France

L'affaire Johnny vs l'affaire Delajoux

Temps de lecture : 7 min

Le médecin qui a opéré le chanteur se défend.

Il s’en est fallu de peu, une question de quelques heures avant que l'infection ne puisse plus être jugulée. Johnny Hallyday doit la vie à la rapidité de sa femme. Laeticia a eu le réflexe de l’emmener à l’hôpital au moment décisif où il le fallait absolument, le 7 décembre. En arrivant au Cedars-Sinai de Los Angeles, la star était en train de souffrir le martyre, attaquée par un staphylocoque doré. «Johnny a été victime d’une infection nosocomiale» a confirmé Dinh Thien Ngo, président du directoire de Jean-Claude Camus Productions. Elle a pu être contractée pendant l’opération de sa hernie discale ou peut-être pas.» Une situation qui explique la plongée dans un coma artificiel pour juguler l’infection pendant près d’une semaine.

Le tempo s'accélère, la vérité s'avance. A Los Angeles, dans la soirée du lundi 15 décembre, Johnny Hallyday est sorti du coma artificiel dans lequel l'avaient placé depuis trois jours l'équipe médicale de  l'hôpital Cedars-Sinaï. Au même moment deux médecins français posaient le pied dans la cité californienne. Ils seront bientôt à son chevet; non pour le soigner mais pour consulter l'ensemble des pièces de son dossier. Il s'agit d'Yves Catonné, chef du service de chirurgie orthopédique et traumatologique du groupe hospitalier Pitié-Salpêtrière et de François Zuccarelli, médecin-conseil des assurances.

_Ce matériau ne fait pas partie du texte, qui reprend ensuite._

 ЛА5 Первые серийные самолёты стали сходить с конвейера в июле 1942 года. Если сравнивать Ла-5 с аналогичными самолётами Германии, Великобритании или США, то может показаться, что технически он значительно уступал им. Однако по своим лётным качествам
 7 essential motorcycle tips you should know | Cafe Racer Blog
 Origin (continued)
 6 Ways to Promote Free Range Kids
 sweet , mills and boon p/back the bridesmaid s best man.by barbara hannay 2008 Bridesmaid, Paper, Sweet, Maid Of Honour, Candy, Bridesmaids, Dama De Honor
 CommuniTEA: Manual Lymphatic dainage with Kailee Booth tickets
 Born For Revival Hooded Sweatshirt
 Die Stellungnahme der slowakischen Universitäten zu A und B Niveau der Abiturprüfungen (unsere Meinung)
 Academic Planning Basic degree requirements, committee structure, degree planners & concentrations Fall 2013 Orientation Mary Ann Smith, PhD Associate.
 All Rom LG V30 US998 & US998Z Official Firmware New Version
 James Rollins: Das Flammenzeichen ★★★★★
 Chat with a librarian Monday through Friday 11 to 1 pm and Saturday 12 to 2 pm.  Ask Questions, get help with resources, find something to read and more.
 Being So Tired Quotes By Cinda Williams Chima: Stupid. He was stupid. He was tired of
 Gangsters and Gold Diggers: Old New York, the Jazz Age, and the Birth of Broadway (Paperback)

«Le but de la mission est de voir l'état de gravité, de discuter avec les  Américains pour savoir les suites, comment on pourra envisager le rapatriement, dans combien de temps il pourra faire ses concerts raisonnablement», avait fait savoir avant son départ, non sans modestie, le Pr Catonné. On ajoutera que les observations et les conclusions de ces deux praticiens pèseront lourd par la suite dès lors que l'affaire aura des prolongements judiciaires.

Les deux questions centrales de ce dossier médico-légales de ce dossier hautement médiatisé sont connues. Faute médicale versus libre arbitre. Devoir sacré du médecin versus droit du patient à disposer de son corps.

1/ Les complications dont souffre le chanteur sont-elles la conséquence directe de l'intervention neurochirurgicale sur une hernie discale pratiquée le 26 novembre par Stéphane Delajoux à la Clinique Internationale du parc Monceau à Paris.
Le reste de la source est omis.